- **What you have to do**
Please set down the line that contains "class: Mammalia" and every line below it through the last, exactly as written, with no other lines.

- **Collected data entries**

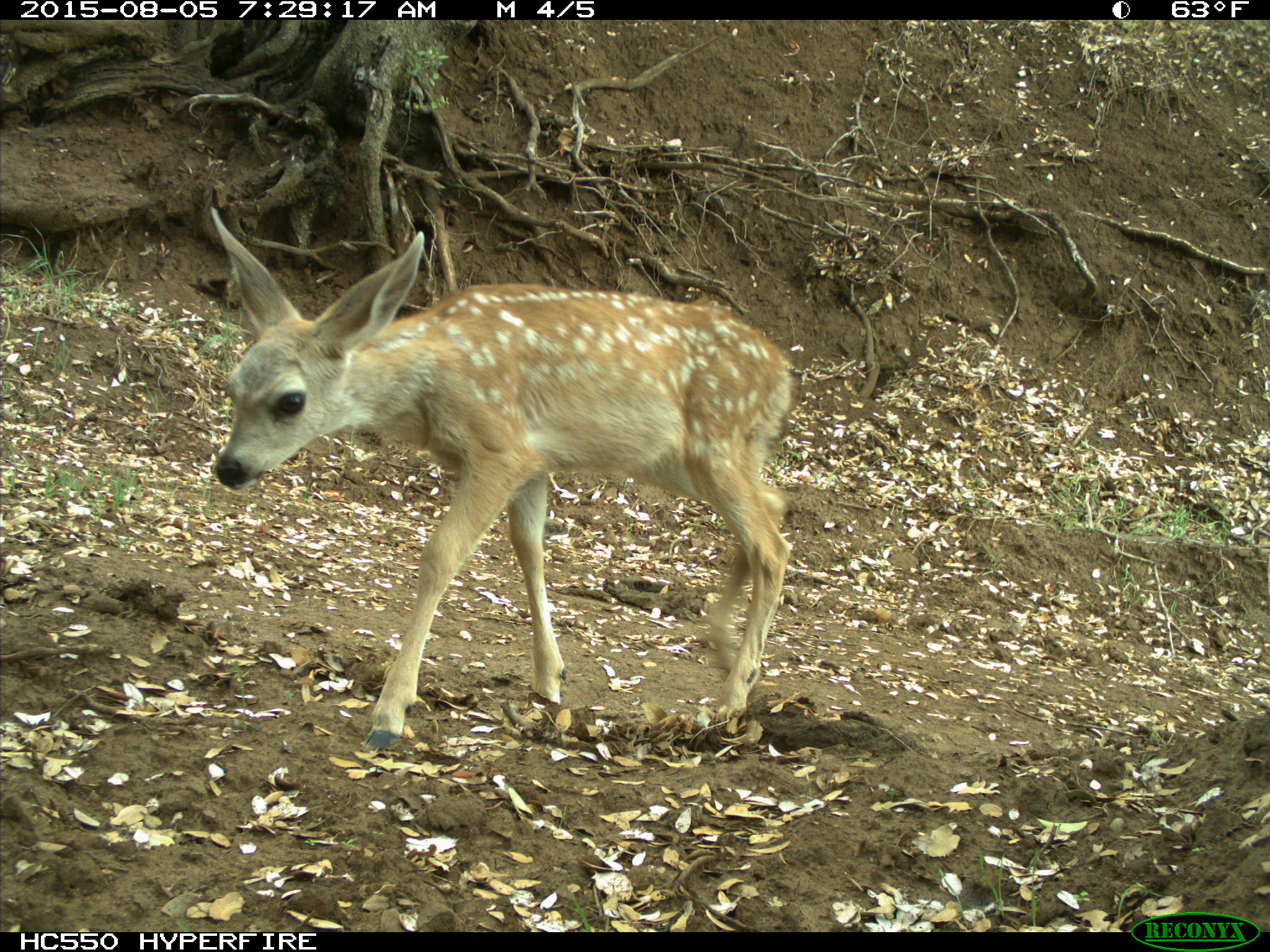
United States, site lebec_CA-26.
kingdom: Animalia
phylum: Chordata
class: Mammalia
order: Artiodactyla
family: Cervidae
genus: Odocoileus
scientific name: Odocoileus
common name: deer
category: unidentified deer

- **Finished task**
class: Mammalia
order: Artiodactyla
family: Cervidae
genus: Odocoileus
scientific name: Odocoileus
common name: deer
category: unidentified deer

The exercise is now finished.